EXCERPT TO READ.
* BEGIN *

This patch adds a variable to track if the ndev is running before
handling new skb in send function.

Reported-by: syzbot+6eb09d75211863f15e3e@syzkaller.appspotmail.com
Closes: https://lore.kernel.org/lkml/00000000000075472b06007df4fb@google.com
Signed-off-by: Nguyen Dinh Phi <phind.uet@gmail.com>
---
 drivers/nfc/virtual_ncidev.c | 9 +++++++--
 1 file changed, 7 insertions(+), 2 deletions(-)
  

Comments

Bongsu Jeon Nov. 20, 2023, 4:47 a.m. UTC | #1
On 20/11/2023 01:47, Nguyen Dinh Phi wrote:

> syzbot reported an memory leak that happens when an skb is add to
> send_buff after virtual nci closed.
> This patch adds a variable to track if the ndev is running before
> handling new skb in send function.
> 
> Reported-by: syzbot+6eb09d75211863f15e3e@syzkaller.appspotmail.com
> Closes: https://lore.kernel.org/lkml/00000000000075472b06007df4fb@google.com
> Signed-off-by: Nguyen Dinh Phi <phind.uet@gmail.com>
> ---
>  drivers/nfc/virtual_ncidev.c | 9 +++++++--
>  1 file changed, 7 insertions(+), 2 deletions(-)

* END *

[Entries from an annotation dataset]
* BEGIN *

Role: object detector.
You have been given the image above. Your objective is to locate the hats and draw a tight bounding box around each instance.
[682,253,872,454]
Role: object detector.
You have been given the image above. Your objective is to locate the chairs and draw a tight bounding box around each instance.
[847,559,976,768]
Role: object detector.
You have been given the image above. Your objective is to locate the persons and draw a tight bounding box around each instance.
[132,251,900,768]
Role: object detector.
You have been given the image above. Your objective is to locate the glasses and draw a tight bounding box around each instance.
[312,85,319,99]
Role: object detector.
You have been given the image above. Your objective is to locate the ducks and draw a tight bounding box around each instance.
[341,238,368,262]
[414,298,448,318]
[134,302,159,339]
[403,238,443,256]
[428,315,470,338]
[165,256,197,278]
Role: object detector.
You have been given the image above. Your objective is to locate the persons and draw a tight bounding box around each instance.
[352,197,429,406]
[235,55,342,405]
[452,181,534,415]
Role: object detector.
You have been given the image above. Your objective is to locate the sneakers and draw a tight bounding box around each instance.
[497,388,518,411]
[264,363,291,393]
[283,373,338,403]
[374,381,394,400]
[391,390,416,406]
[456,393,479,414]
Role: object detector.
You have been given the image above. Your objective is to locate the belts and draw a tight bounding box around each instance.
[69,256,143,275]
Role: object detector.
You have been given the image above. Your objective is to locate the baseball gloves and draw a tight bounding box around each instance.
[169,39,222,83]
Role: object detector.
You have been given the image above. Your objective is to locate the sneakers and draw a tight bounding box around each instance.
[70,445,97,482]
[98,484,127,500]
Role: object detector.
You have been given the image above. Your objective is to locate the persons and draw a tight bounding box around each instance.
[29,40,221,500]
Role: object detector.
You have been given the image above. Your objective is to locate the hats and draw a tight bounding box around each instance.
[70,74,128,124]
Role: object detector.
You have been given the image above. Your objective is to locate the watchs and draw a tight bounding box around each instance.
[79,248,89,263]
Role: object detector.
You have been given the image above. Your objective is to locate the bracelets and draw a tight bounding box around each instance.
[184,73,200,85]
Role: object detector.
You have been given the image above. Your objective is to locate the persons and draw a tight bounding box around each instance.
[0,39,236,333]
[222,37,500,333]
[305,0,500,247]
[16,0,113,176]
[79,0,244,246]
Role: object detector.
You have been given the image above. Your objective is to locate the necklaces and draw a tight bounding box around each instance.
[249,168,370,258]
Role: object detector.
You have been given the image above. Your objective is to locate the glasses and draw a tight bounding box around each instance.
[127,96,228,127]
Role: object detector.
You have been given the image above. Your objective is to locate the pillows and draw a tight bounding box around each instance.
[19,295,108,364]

* END *

WORK TO COMPLETE.
[1] In the NFC patch thread, which file does the patch change?
[2] Extend the NFC patch thread, starting right after its last line.

ANSWERS.
[1] drivers/nfc/virtual_ncidev.c

[2]
> 
> diff --git a/drivers/nfc/virtual_ncidev.c b/drivers/nfc/virtual_ncidev.c
> index b027be0b0b6f..ac8226db54e2 100644
> --- a/drivers/nfc/virtual_ncidev.c
> +++ b/drivers/nfc/virtual_ncidev.c
> @@ -20,26 +20,31 @@
>                                   NFC_PROTO_ISO14443_MASK | \
>                                   NFC_PROTO_ISO14443_B_MASK | \
>                                   NFC_PROTO_ISO15693_MASK)
> +#define NCIDEV_RUNNING 0
This define isn't used.

>  
>  struct virtual_nci_dev {
>          struct nci_dev *ndev;
>          struct mutex mtx;
>          struct sk_buff *send_buff;
>          struct wait_queue_head wq;
> +        bool running;
>  };
>  
>  static int virtual_nci_open(struct nci_dev *ndev)
>  {
> +        struct virtual_nci_dev *vdev = nci_get_drvdata(ndev);
> +
> +        vdev->running = true;
>          return 0;
>  }
>  
>  static int virtual_nci_close(struct nci_dev *ndev)
>  {
>          struct virtual_nci_dev *vdev = nci_get_drvdata(ndev);
> -
>          mutex_lock(&vdev->mtx);
>          kfree_skb(vdev->send_buff);
>          vdev->send_buff = NULL;
> +        vdev->running = false;
>          mutex_unlock(&vdev->mtx);
>  
>          return 0;
> @@ -50,7 +55,7 @@ static int virtual_nci_send(struct nci_dev *ndev, struct sk_buff *skb)
>          struct virtual_nci_dev *vdev = nci_get_drvdata(ndev);
>  
>          mutex_lock(&vdev->mtx);
> -        if (vdev->send_buff) {
> +        if (vdev->send_buff || !vdev->running) {

Dear Krzysztof,

I agree this defensive code.
But i think NFC submodule has to avoid this situation.(calling send function of closed nci_dev)
Could you check this?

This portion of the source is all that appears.